Problem set:
• 1. In the comment on Ph.D. funding, what do virtually all of the Ph.D.s who come to the writer's workplace want to pursue?
• 2. Reproduce the comment on Ph.D. funding starting at "You may be correct, but" and ending at "worth of analysis.".
• 3. Write what comes next in the comment on Ph.D. funding, picking up after its final sentence.

Page extract:
= Beginning of Section =
You may be correct, but an interpretation based on personal conviction, experience and intuition superimposed on Octave generated graphs is not sufficient. The Internet affords an unprecedented opportunity for non-mainstream voices to register their opinions–but this is going to take treatise worth of analysis.
It seems to me where I work that there aren’t enough Ph.D.s working on the projects we have, and the reason is insufficient funding. Virtually all of the Ph.D.s who come here want to pursue tenure track positions. The jobs aren’t there. Now it may be that the rate of Ph.D. production is exactly what is needed to sustain the current population of academics. Also we shouldn’t discount a three decade old trend toward deregulation, a total lack of an industrial policy compared with Germany and Japan, and massive cuts to public education. We don’t need to give the administrators presiding over these cuts the benefit of the doubt.
See this paper by economist Robert Gordon
Is U.S. Economic Growth Over? Faltering Innovation Confronts The Six Headwinds
https://av.r.ftdata.co.uk/files/2012/08/IS-U.S.-ECONOMIC-GROWTH-OVER-FALTERING-INNOVATION-CONFRONTS.pdf
Hat tip to Paul Krugman
https://krugman.blogs.nytimes.com/2012/08/28/is-economic-growth-going-down-the-drain/
Note: I am an optimist. If we get our act together, a big if at the moment, we can do better.
= End of Section =
Available data:
= Beginning of Section =
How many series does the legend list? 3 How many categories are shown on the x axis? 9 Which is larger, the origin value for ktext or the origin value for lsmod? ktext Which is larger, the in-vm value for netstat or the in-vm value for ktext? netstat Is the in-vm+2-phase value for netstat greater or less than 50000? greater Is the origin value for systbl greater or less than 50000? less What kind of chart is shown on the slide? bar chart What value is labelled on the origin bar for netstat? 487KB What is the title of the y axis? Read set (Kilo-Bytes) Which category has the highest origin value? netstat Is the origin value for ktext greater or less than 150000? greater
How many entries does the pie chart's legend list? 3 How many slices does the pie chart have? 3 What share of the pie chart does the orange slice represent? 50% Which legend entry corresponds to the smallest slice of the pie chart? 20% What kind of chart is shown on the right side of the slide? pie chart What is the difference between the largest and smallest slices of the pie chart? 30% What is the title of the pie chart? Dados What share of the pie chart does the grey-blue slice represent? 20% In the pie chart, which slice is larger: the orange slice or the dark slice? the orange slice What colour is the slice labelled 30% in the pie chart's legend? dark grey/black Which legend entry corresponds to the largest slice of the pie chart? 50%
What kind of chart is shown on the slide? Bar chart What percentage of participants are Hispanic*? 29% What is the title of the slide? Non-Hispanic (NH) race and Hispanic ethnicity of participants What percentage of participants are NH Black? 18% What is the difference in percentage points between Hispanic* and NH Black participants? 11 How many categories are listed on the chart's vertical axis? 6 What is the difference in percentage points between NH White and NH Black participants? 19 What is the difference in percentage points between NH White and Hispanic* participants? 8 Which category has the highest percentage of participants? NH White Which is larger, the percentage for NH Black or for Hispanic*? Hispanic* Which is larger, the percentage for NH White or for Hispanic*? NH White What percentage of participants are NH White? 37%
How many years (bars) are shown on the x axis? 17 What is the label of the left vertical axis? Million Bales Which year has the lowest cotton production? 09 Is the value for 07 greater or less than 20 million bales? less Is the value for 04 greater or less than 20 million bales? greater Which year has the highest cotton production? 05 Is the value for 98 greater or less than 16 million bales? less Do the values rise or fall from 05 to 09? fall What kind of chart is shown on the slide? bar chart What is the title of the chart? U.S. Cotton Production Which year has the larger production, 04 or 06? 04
= End of Section =
Answers given:
• 1. Tenure track positions.

• 2.
You may be correct, but an interpretation based on personal conviction, experience and intuition superimposed on Octave generated graphs is not sufficient. The Internet affords an unprecedented opportunity for non-mainstream voices to register their opinions–but this is going to take treatise worth of analysis.

• 3.
Sincerely,
John
This article has to be a joke, right? You realize less than 1% of Americans hold a Ph.D, and most of those don’t work in academia.
You really think that this is driving GDP change, as opposed to the manufacturing sector, financial sector etc. etc. etc.?
I mean, this is the crux of your argument:
“While it is difficult to prove that the Ph.D. glut has caused slowing rates of scientific progress, technological progress, and economic growth, it is both plausible and likely.”
It’s neither plausible nor likely, especially on a time scale of 20 years.
The Author Responds
1. What we now call research and development has always been conducted by a tiny fraction of the population. In fact my argument is that too many researchers may be impeding progress. Small numbers does not mean small impact.
2. See Robert Gordon’s paper
https://av.r.ftdata.co.uk/files/2012/08/IS-U.S.-ECONOMIC-GROWTH-OVER-FALTERING-INNOVATION-CONFRONTS.pdf
on the enormous impact on real per capita GDP of the invention of the practical internal combustion engine and other inventions in much less than twenty years from 1879 onwards.
3. When people figure out a better way to do things, the new knowledge can spread very rapidly and have enormous impact, result in very visible economic growth in just a few years.
4. We are seeing this in action right now following the invention of better video compression in 2003. In less than nine years we have a huge online video business and — more importantly — we have video conferencing which is already replacing air and road travel. If/when videoconferencing becomes as widely used as e-mail, this should reshape economy — done right it can boost GDP enormously, in less than 20 years.
Small numbers of people and small amounts of money does not mean small impact on real GDP growth, especially with advances in power and propulsion technologies.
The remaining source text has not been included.